WHAT YOU NEED TO DO: Repeat exactly, and only, the lines from the line containing "order: Artiodactyla" through the last line of the records below, including both.

Data extracted from a collection
[Start of Attachment]

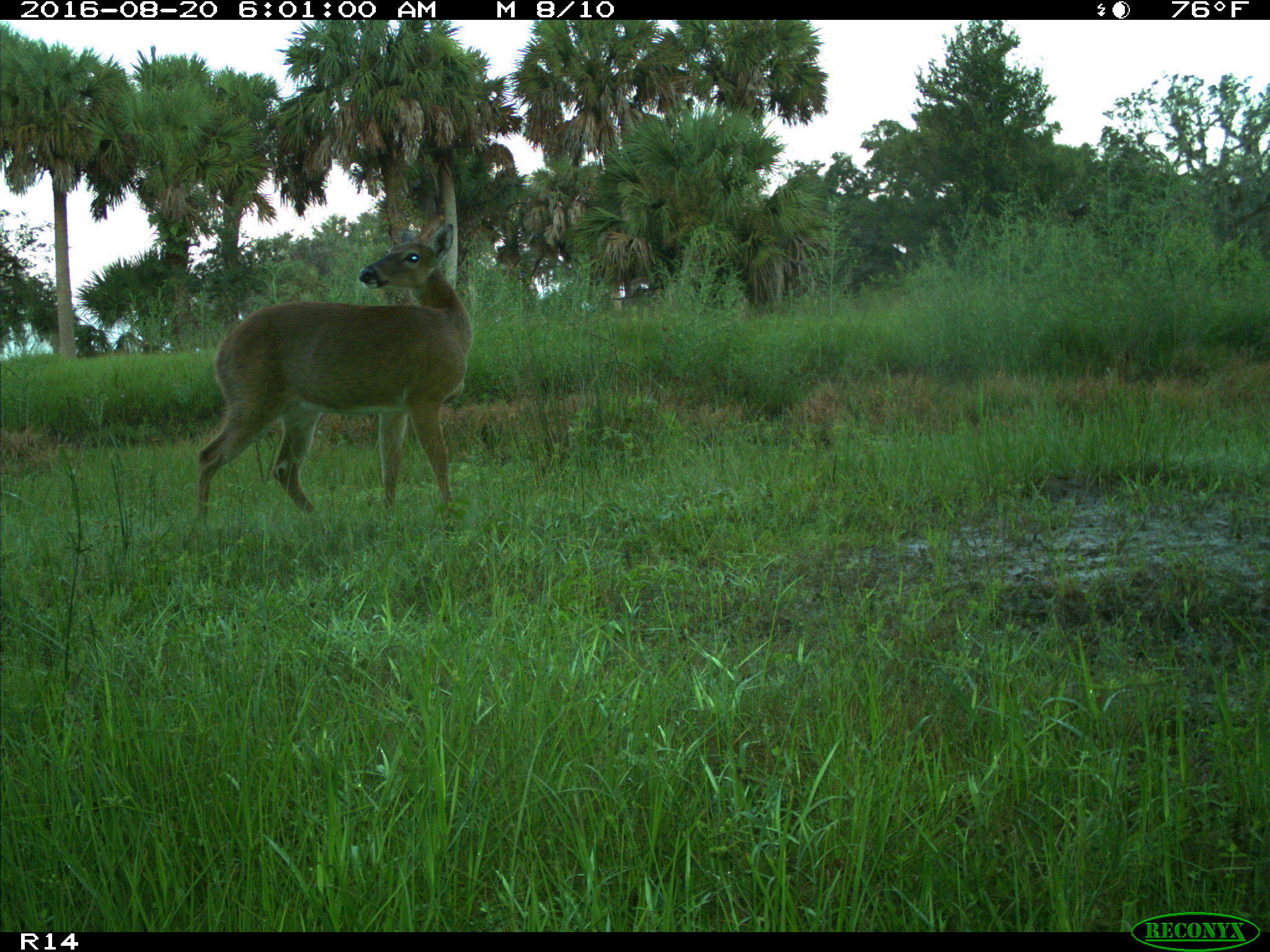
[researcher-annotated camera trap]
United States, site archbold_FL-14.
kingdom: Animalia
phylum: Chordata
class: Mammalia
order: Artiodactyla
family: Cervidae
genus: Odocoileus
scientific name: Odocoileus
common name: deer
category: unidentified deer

[End of Attachment]

TASK ANSWER:
order: Artiodactyla
family: Cervidae
genus: Odocoileus
scientific name: Odocoileus
common name: deer
category: unidentified deer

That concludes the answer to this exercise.